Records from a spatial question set
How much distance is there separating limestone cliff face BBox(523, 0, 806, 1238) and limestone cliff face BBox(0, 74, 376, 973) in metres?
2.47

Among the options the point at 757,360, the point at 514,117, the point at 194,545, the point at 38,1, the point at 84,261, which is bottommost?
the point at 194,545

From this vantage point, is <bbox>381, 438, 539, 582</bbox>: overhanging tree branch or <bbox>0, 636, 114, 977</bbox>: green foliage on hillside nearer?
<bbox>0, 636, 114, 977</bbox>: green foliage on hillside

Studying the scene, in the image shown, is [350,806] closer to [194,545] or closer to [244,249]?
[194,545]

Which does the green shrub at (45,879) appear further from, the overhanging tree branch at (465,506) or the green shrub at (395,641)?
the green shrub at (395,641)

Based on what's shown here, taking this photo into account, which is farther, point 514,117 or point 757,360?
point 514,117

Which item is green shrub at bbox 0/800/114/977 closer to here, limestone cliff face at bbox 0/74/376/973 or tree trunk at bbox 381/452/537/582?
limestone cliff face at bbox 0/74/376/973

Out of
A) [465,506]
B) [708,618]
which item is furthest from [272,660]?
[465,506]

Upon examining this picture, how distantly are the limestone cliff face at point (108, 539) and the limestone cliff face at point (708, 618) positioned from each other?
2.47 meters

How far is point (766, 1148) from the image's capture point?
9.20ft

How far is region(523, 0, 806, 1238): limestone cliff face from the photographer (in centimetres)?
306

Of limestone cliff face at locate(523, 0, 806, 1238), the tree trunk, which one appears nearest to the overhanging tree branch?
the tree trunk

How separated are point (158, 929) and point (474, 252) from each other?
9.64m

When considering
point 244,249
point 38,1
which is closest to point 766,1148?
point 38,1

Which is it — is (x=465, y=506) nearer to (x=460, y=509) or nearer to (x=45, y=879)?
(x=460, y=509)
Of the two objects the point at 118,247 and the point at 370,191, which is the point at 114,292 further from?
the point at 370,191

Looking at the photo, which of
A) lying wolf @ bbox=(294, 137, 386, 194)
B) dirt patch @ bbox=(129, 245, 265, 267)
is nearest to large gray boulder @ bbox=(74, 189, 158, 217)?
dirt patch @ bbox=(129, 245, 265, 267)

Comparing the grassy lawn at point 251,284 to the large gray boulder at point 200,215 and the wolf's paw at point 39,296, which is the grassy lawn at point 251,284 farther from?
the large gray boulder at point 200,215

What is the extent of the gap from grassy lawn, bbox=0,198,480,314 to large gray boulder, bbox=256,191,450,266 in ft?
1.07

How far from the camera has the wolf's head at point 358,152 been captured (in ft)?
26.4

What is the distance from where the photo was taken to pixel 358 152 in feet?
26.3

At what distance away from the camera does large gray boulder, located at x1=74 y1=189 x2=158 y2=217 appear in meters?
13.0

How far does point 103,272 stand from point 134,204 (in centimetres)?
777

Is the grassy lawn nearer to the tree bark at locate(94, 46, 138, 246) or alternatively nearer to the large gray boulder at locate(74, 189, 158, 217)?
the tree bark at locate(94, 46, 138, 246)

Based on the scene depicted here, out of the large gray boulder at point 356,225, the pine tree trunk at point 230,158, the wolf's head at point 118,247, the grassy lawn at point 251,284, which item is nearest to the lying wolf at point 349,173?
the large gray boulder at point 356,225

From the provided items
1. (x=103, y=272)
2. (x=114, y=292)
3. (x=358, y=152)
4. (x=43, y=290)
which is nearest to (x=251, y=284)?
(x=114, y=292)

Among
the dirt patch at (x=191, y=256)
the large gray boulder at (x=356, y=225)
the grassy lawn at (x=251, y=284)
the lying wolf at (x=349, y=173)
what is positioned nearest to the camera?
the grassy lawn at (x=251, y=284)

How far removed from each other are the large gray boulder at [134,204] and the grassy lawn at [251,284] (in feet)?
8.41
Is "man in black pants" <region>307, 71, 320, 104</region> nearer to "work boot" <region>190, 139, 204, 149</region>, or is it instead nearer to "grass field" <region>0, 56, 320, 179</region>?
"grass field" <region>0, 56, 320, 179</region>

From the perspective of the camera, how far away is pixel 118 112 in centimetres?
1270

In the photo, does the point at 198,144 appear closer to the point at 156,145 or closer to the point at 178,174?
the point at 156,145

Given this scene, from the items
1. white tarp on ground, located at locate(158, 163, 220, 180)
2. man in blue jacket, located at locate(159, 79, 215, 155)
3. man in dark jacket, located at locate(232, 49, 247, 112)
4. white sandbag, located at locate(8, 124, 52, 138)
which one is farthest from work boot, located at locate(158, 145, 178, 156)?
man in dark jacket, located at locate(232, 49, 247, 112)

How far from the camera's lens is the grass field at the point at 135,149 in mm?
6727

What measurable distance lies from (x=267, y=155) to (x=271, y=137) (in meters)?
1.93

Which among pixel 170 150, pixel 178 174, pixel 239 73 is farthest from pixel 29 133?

§ **Given instruction**
Repeat the data precisely, line by line.

§ **Answer for this exercise**
How much distance is there separating limestone cliff face BBox(523, 0, 806, 1238) and limestone cliff face BBox(0, 74, 376, 973) in metres?
2.47

Among the options the point at 757,360, the point at 514,117, the point at 194,545, the point at 38,1, the point at 84,261, which is bottommost?
the point at 194,545

From this vantage point, is <bbox>381, 438, 539, 582</bbox>: overhanging tree branch or <bbox>0, 636, 114, 977</bbox>: green foliage on hillside nearer?
<bbox>0, 636, 114, 977</bbox>: green foliage on hillside

Studying the scene, in the image shown, is [350,806] closer to [194,545] or closer to [244,249]?
[194,545]

Which does the green shrub at (45,879) appear further from, the overhanging tree branch at (465,506) or the green shrub at (395,641)?
the green shrub at (395,641)

Based on what's shown here, taking this photo into account, which is farther, point 514,117 or point 757,360?
point 514,117

Which item is green shrub at bbox 0/800/114/977 closer to here, limestone cliff face at bbox 0/74/376/973 or tree trunk at bbox 381/452/537/582?
limestone cliff face at bbox 0/74/376/973

Out of
A) [465,506]
B) [708,618]
which item is furthest from [272,660]?
[465,506]

Upon examining this picture, how distantly are the limestone cliff face at point (108, 539) and the limestone cliff face at point (708, 618) positioned from each other?
2.47 meters

How far is point (766, 1148) from the image's capture point?
9.20ft

How far is region(523, 0, 806, 1238): limestone cliff face from the photographer (in centimetres)?
306

Of limestone cliff face at locate(523, 0, 806, 1238), the tree trunk, which one appears nearest to the overhanging tree branch?
the tree trunk

How separated are point (158, 929) and point (474, 252) from each other?
9.64m

When considering
point 244,249
point 38,1
which is closest to point 766,1148?
point 38,1

Which is it — is (x=465, y=506) nearer to (x=460, y=509) or nearer to (x=45, y=879)?
(x=460, y=509)
Of the two objects the point at 118,247 and the point at 370,191, which is the point at 114,292 further from?
the point at 370,191

Looking at the photo, which of
A) lying wolf @ bbox=(294, 137, 386, 194)
B) dirt patch @ bbox=(129, 245, 265, 267)
is nearest to large gray boulder @ bbox=(74, 189, 158, 217)?
dirt patch @ bbox=(129, 245, 265, 267)

Comparing the grassy lawn at point 251,284 to the large gray boulder at point 200,215 and the wolf's paw at point 39,296, which is the grassy lawn at point 251,284 farther from?
the large gray boulder at point 200,215

What is the extent of the gap from grassy lawn, bbox=0,198,480,314 to large gray boulder, bbox=256,191,450,266 in ft?
1.07

How far from the camera has the wolf's head at point 358,152 been captured (in ft)?
26.4

What is the distance from where the photo was taken to pixel 358 152 in feet?
26.3

At what distance away from the camera does large gray boulder, located at x1=74 y1=189 x2=158 y2=217 appear in meters?
13.0

How far does point 103,272 stand from point 134,204 (in centimetres)?
777

Is the grassy lawn nearer to the tree bark at locate(94, 46, 138, 246) or alternatively nearer to the large gray boulder at locate(74, 189, 158, 217)?
the tree bark at locate(94, 46, 138, 246)

Based on the scene depicted here, out of the large gray boulder at point 356,225, the pine tree trunk at point 230,158, the wolf's head at point 118,247, the grassy lawn at point 251,284, which item is nearest to the lying wolf at point 349,173?
the large gray boulder at point 356,225

From the provided items
1. (x=103, y=272)
2. (x=114, y=292)
3. (x=358, y=152)
4. (x=43, y=290)
which is nearest to (x=251, y=284)?
(x=114, y=292)

Among
the dirt patch at (x=191, y=256)
the large gray boulder at (x=356, y=225)
the grassy lawn at (x=251, y=284)
the lying wolf at (x=349, y=173)
what is positioned nearest to the camera?
the grassy lawn at (x=251, y=284)

How far removed from each other are the large gray boulder at [134,204] and the grassy lawn at [251,284] (in feet)?
8.41
Is "man in black pants" <region>307, 71, 320, 104</region> nearer to "work boot" <region>190, 139, 204, 149</region>, or is it instead nearer to "grass field" <region>0, 56, 320, 179</region>?
"grass field" <region>0, 56, 320, 179</region>

From the perspective of the camera, how far away is pixel 118 112 in centimetres?
1270

In the photo, does the point at 198,144 appear closer to the point at 156,145 or closer to the point at 178,174?
the point at 156,145

Given this scene, from the items
1. white tarp on ground, located at locate(158, 163, 220, 180)
2. man in blue jacket, located at locate(159, 79, 215, 155)
3. man in dark jacket, located at locate(232, 49, 247, 112)
4. white sandbag, located at locate(8, 124, 52, 138)
which one is farthest from work boot, located at locate(158, 145, 178, 156)?
man in dark jacket, located at locate(232, 49, 247, 112)

How far from the camera's lens is the grass field at the point at 135,149 in mm?
6727

What measurable distance lies from (x=267, y=155) to (x=271, y=137) (in meters)?
1.93

Which among pixel 170 150, pixel 178 174, pixel 239 73 is farthest from pixel 29 133?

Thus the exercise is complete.